Massenermittlung

Massenermittlung ist die Ermittlung von Längen, Flächen und Mengen einer Bauleistung nach den Abrechnungsregeln der VOB/C — im Handwerk ebenfalls „Aufmaß“ genannt, aber Grundlage der Rechnung statt der Bestandsdokumentation.

Damit trägt das Wort Aufmaß zwei Bedeutungen. Das Bestandsaufmaß erfasst die Geometrie eines Gebäudes, um daraus Pläne und Flächenberechnungen abzuleiten. Die Massenermittlung beantwortet dagegen die Frage, wie viele Quadratmeter Putz, laufende Meter Sockelleiste oder Kubikmeter Aushub abgerechnet werden.

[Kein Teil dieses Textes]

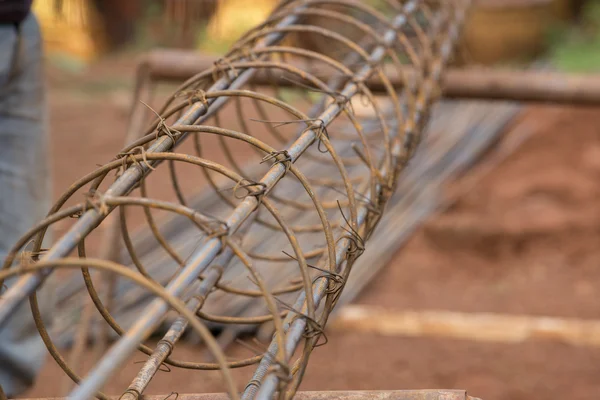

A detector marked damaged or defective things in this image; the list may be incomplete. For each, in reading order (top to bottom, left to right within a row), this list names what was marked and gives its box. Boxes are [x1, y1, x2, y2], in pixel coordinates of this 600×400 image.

rusted metal surface [0, 1, 468, 398]
rusty steel bar [0, 0, 468, 400]
rusty steel bar [144, 49, 600, 105]
rusted metal surface [144, 48, 600, 106]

Der Unterschied ist keine Formsache, denn die VOB/C enthält für jedes Gewerk eigene Abrechnungsregeln — etwa dazu, ob kleinere Öffnungen übermessen, also mitgerechnet werden. Nach diesen Regeln ermittelte Massen weichen deshalb systematisch von den real vorhandenen Flächen ab. Wer eine Handwerkerrechnung prüfen will, muss die Regel des jeweiligen Gewerks kennen.

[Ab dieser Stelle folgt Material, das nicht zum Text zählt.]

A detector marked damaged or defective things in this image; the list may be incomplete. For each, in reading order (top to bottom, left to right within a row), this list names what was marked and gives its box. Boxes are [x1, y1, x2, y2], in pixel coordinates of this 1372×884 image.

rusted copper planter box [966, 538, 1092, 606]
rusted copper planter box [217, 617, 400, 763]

Ein Beispiel: Für die Wohnfläche bleibt eine Fensteröffnung außer Betracht, bei Malerarbeiten an derselben Wand entscheidet die Größe der Öffnung darüber, ob sie übermessen oder abgezogen wird. Ein maßstäblicher Bestandsplan liefert die Grundlage für beide Rechnungen, ersetzt aber keine von beiden.